-- Your goal --
Can you copy out the entire article on marsh plants and extra carbon dioxide, word for word?

FROM- Baltimore Sun
Waist-deep in fieldwork
Anticipating global warming, scientists are measuring the long-term effect of extra carbon dioxide on marsh plants
This lush marsh south of Annapolis seems like an alien landscape - clear plastic bubbles dot the watery plain, with curved white pipes poking, periscope-like, out of the tall, green grass.
The odd-looking structures spread across Kirkpatrick Marsh are providing researchers with a peek into Earth's future, helping them understand how climate change could alter the world we live in.
For the past 23 years, Bert Drake and other scientists at the Smithsonian Environmental Research Center in Shady Side have been monitoring the growth of marsh grasses and plants encased in the clear plastic bubbles on the fringe of the Rhode River. Those patches have been fed a steady diet of air enriched with carbon dioxide - the gas scientists say is driving our climate toward irrevocable change as human activity spews more of it into the atmosphere.
What Drake and colleagues have found is good news, of a sort. These wetlands, which help protect the Chesapeake Bay from water pollution, might also offer some protection from the climate upheaval that experts expect to come with rising levels of carbon dioxide in the atmosphere.

-- Raw records --
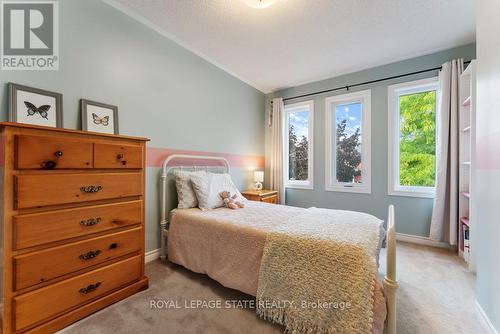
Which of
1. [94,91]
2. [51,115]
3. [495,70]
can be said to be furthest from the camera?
[94,91]

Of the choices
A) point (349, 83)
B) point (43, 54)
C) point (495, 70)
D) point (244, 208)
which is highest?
point (349, 83)

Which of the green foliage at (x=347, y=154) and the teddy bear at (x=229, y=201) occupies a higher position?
the green foliage at (x=347, y=154)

-- Exercise response --
FROM- Baltimore Sun
Waist-deep in fieldwork
Anticipating global warming, scientists are measuring the long-term effect of extra carbon dioxide on marsh plants
This lush marsh south of Annapolis seems like an alien landscape - clear plastic bubbles dot the watery plain, with curved white pipes poking, periscope-like, out of the tall, green grass.
The odd-looking structures spread across Kirkpatrick Marsh are providing researchers with a peek into Earth's future, helping them understand how climate change could alter the world we live in.
For the past 23 years, Bert Drake and other scientists at the Smithsonian Environmental Research Center in Shady Side have been monitoring the growth of marsh grasses and plants encased in the clear plastic bubbles on the fringe of the Rhode River. Those patches have been fed a steady diet of air enriched with carbon dioxide - the gas scientists say is driving our climate toward irrevocable change as human activity spews more of it into the atmosphere.
What Drake and colleagues have found is good news, of a sort. These wetlands, which help protect the Chesapeake Bay from water pollution, might also offer some protection from the climate upheaval that experts expect to come with rising levels of carbon dioxide in the atmosphere.